RECORDS TO PROCESS: Begin

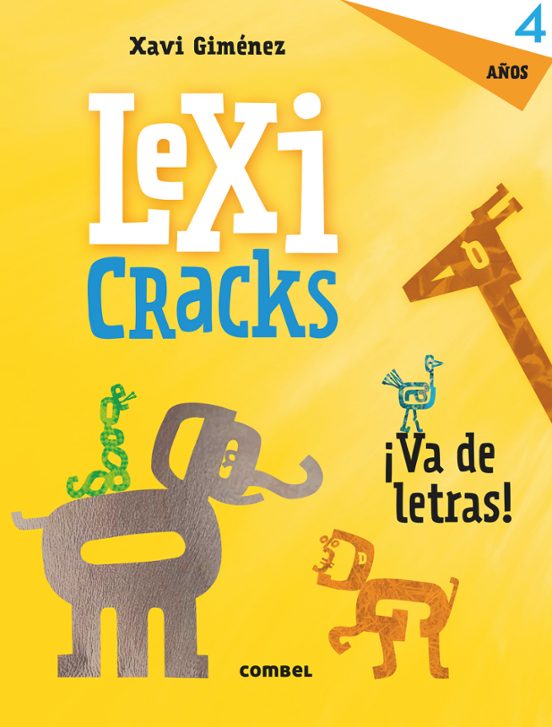 Lexicracks ¡va De Letras! 4 Años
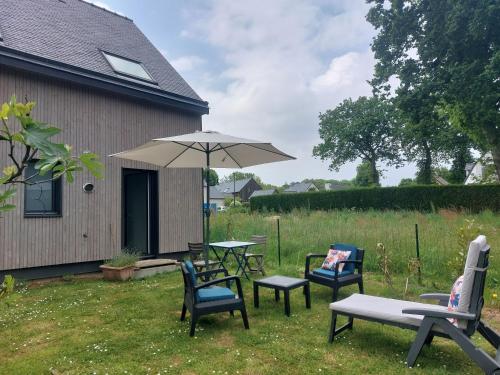 Foto Studio confort proche de la mer sur la côte d'Emeraude - Le Minihic sur Rance 5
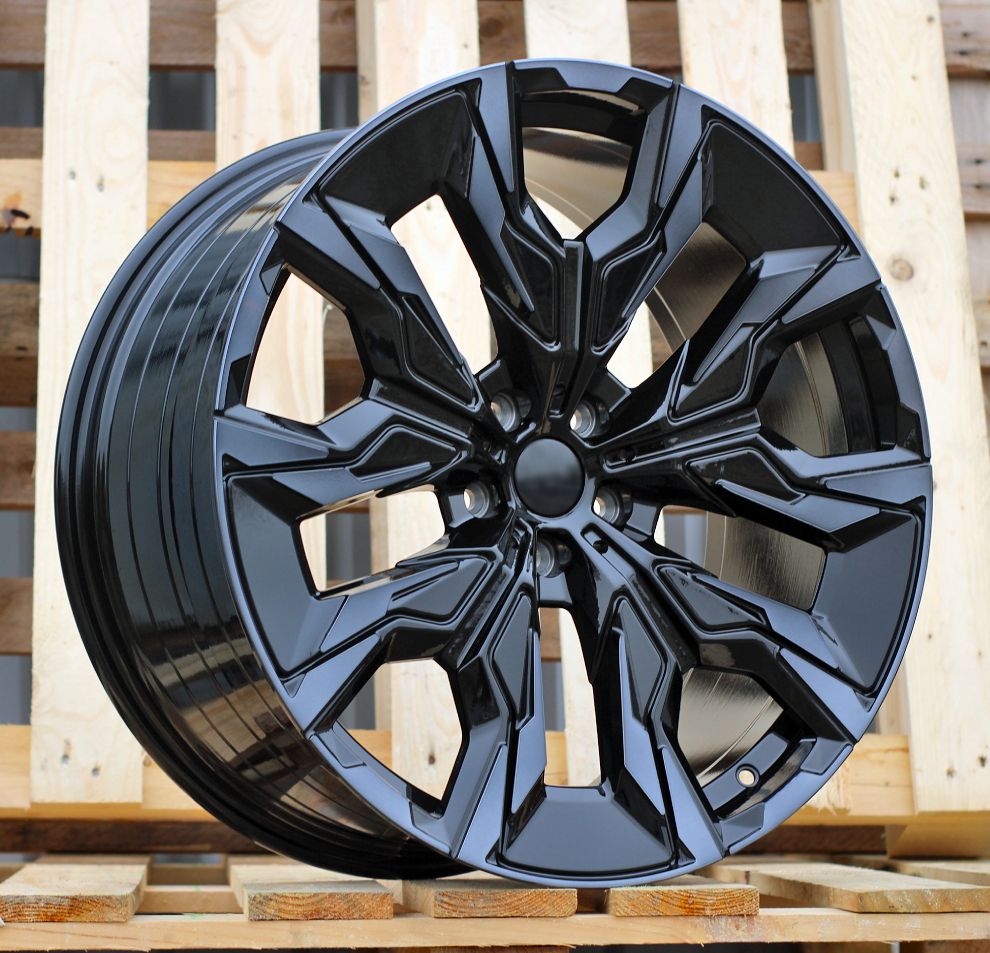  R21x8.5 5X112 ET 32 66.6 A5915 (YF5716) Black+Tinted Face (BLTF) For BMW (Z7) (HYBRID FORGED New 5 Series VIII / i5 (G60/G61/G68) Rear+Front) 8.5x21 ET32 5x112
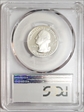 2011-S 25C Vicksburg NP - Silver PR69DCAM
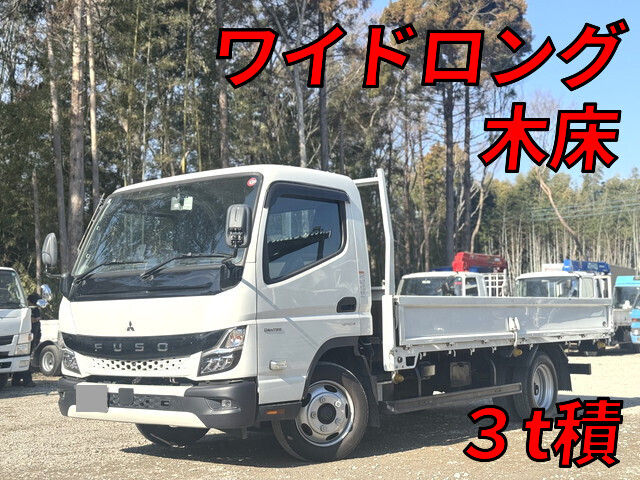 MITSUBISHI FUSO Canter Flat Body 2RG-FEB50 2023 85,385km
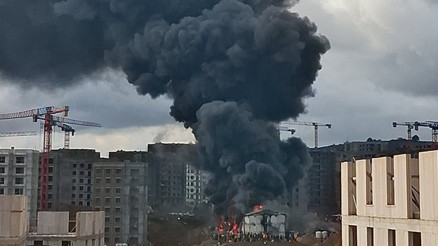 Son dakika... Tuzlada işçilerin kaldığı konteynerlerinde yangın
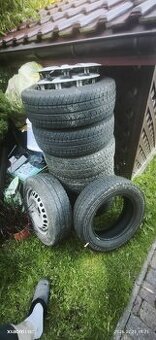 Opony z Felgami 205\65\16c VW T5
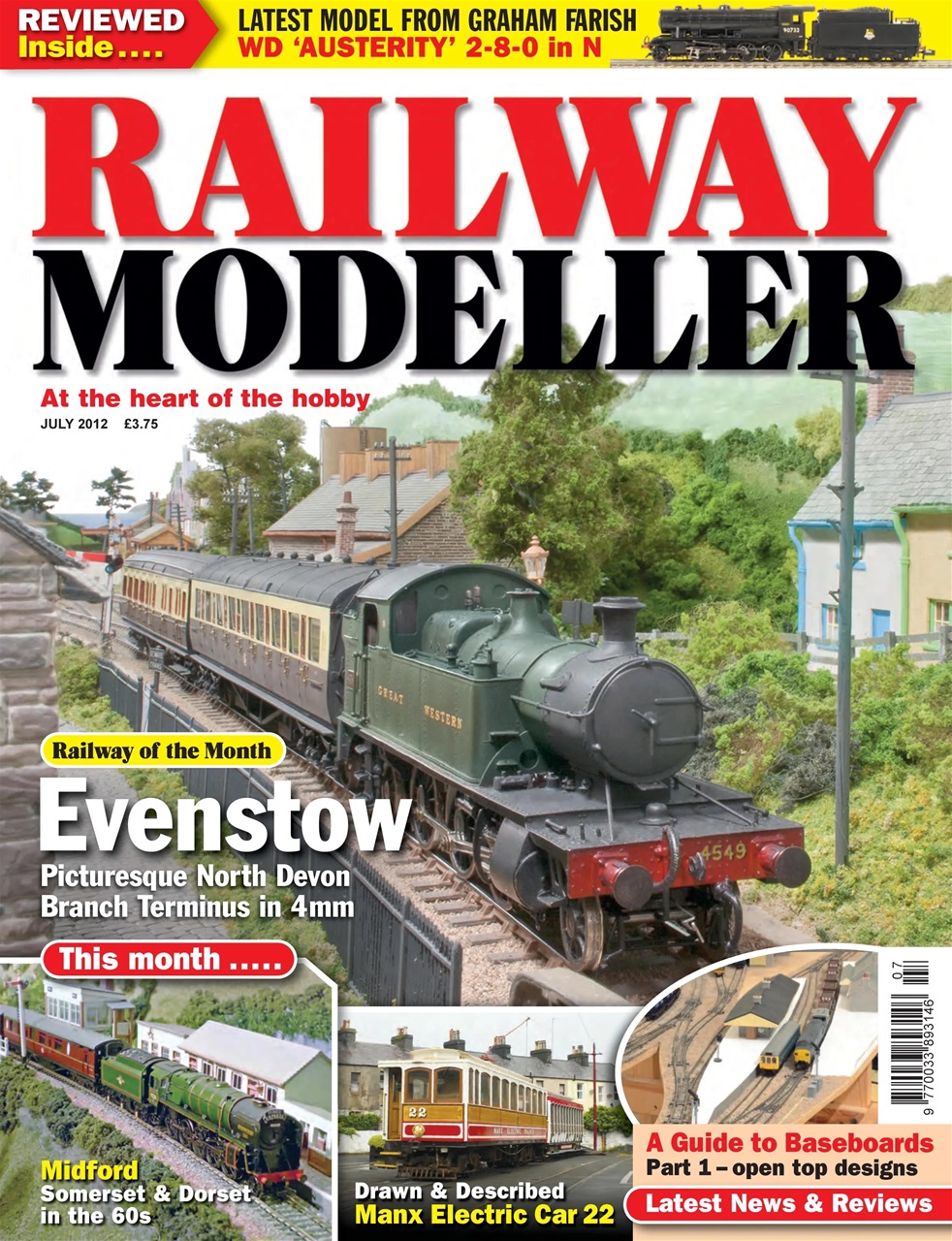 Railway Modeller Preview Pages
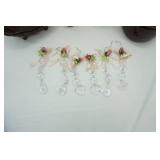 Vintage/Antique Stoneware Ginger Bottle; Hall China Creamer Brown Ringwear Pottery Syrup Pitcher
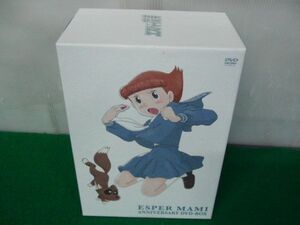  Esper Mami Anniversary DVD-BOX глициния .*F* не 2 самец *Disc2 центр часть . немного трещина есть 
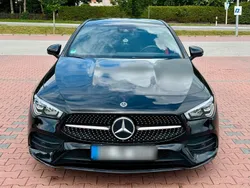 Schwarz Gebraucht 2019 Mercedes CLA180 AMG Limousine | 24.999 € (Fairer Preis)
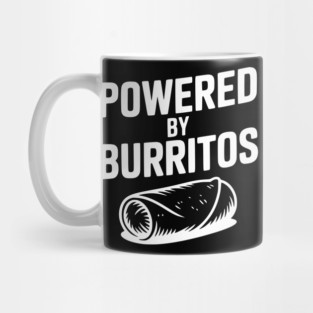 Powered by Burritos Mug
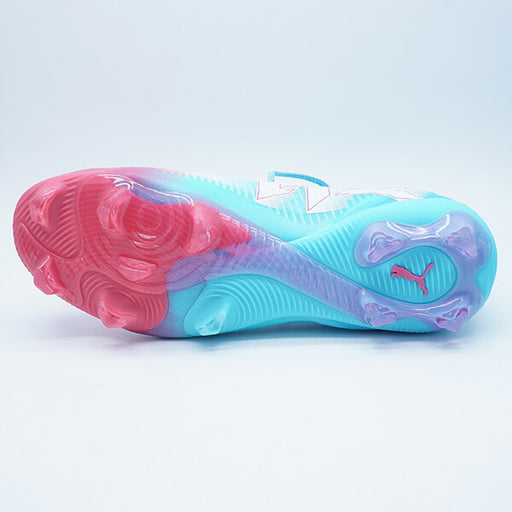 【ショップ限定エントリーでさらに+9倍】フューチャー8アルティメットRE-CHARGEFGプーマPUMA108756-01ヒーローブルーサッカースパイク天然芝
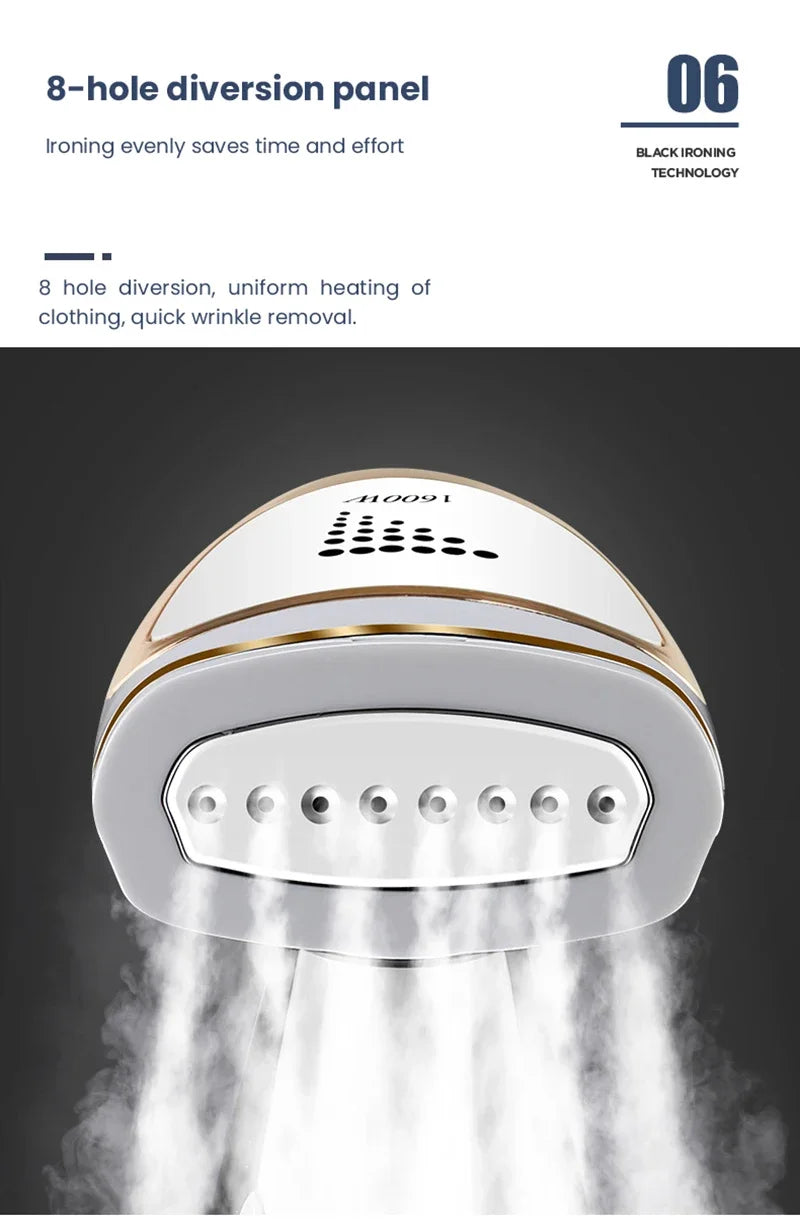 EJVS™ Travel Clothes Steamer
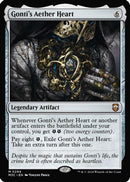 Gonti's Aether Heart (Ripple Foil) (M3C-294) - Modern Horizons 3 Commander Foil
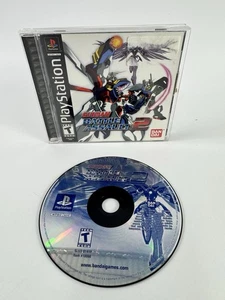 Disco Gundam Battle Assault 2 (Sony PlayStation 1 2002) PS1 etiqueta negra probado - Imagen 1 de 5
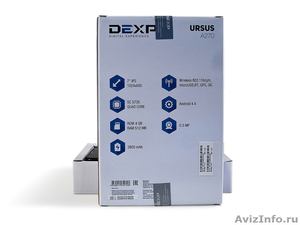 Планшетный компьютер dexp Ursus A270 - Изображение #2, Объявление #1535545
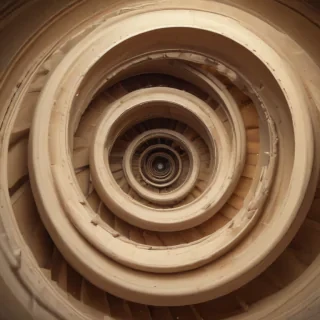 spiral background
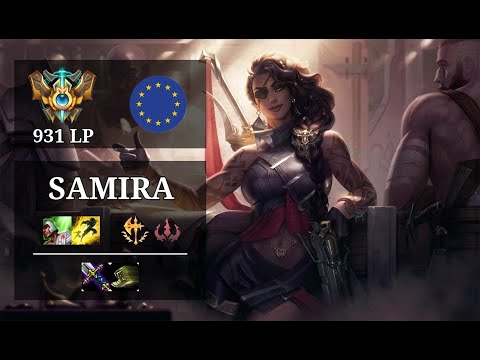 Samira Bot vs Twitch - Keduii123 - EUW Challenger (931 LP) Patch 10.20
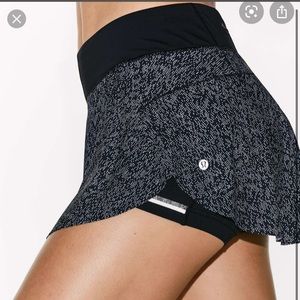 Lululemon Quick Pace Skirt
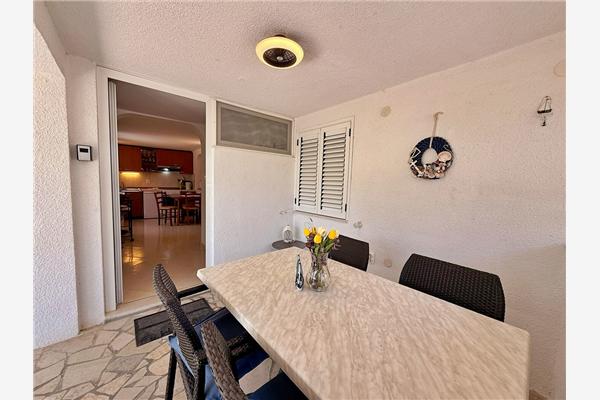 Apartment A1, for 4 persons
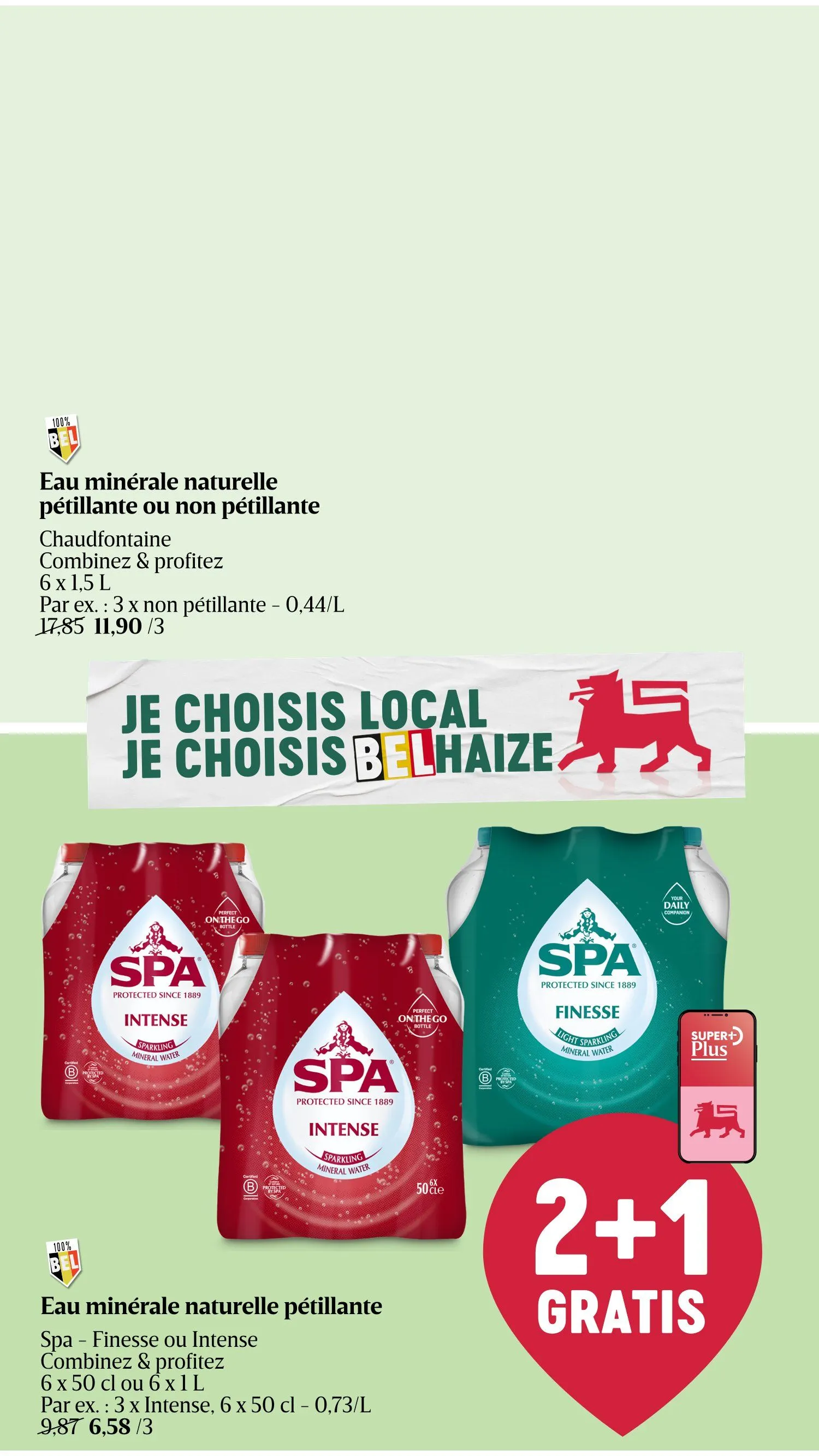 Delhaize folders van 1 juni tot 3 juni 2026 - folder pagina 11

RECORDS TO PROCESS: End

Can you write out every line of text in the data above, character for character, with the pictures left out?

SOLUTION TO THIS EXERCISE>
 Lexicracks ¡va De Letras! 4 Años
 Foto Studio confort proche de la mer sur la côte d'Emeraude - Le Minihic sur Rance 5
  R21x8.5 5X112 ET 32 66.6 A5915 (YF5716) Black+Tinted Face (BLTF) For BMW (Z7) (HYBRID FORGED New 5 Series VIII / i5 (G60/G61/G68) Rear+Front) 8.5x21 ET32 5x112
 2011-S 25C Vicksburg NP - Silver PR69DCAM
 MITSUBISHI FUSO Canter Flat Body 2RG-FEB50 2023 85,385km
 Son dakika... Tuzlada işçilerin kaldığı konteynerlerinde yangın
 Opony z Felgami 205\65\16c VW T5
 Railway Modeller Preview Pages
 Vintage/Antique Stoneware Ginger Bottle; Hall China Creamer Brown Ringwear Pottery Syrup Pitcher
  Esper Mami Anniversary DVD-BOX глициния .*F* не 2 самец *Disc2 центр часть . немного трещина есть 
 Schwarz Gebraucht 2019 Mercedes CLA180 AMG Limousine | 24.999 € (Fairer Preis)
 Powered by Burritos Mug
 【ショップ限定エントリーでさらに+9倍】フューチャー8アルティメットRE-CHARGEFGプーマPUMA108756-01ヒーローブルーサッカースパイク天然芝
 EJVS™ Travel Clothes Steamer
 Gonti's Aether Heart (Ripple Foil) (M3C-294) - Modern Horizons 3 Commander Foil
 Disco Gundam Battle Assault 2 (Sony PlayStation 1 2002) PS1 etiqueta negra probado - Imagen 1 de 5
 Планшетный компьютер dexp Ursus A270 - Изображение #2, Объявление #1535545
 spiral background
 Samira Bot vs Twitch - Keduii123 - EUW Challenger (931 LP) Patch 10.20
 Lululemon Quick Pace Skirt
 Apartment A1, for 4 persons
 Delhaize folders van 1 juni tot 3 juni 2026 - folder pagina 11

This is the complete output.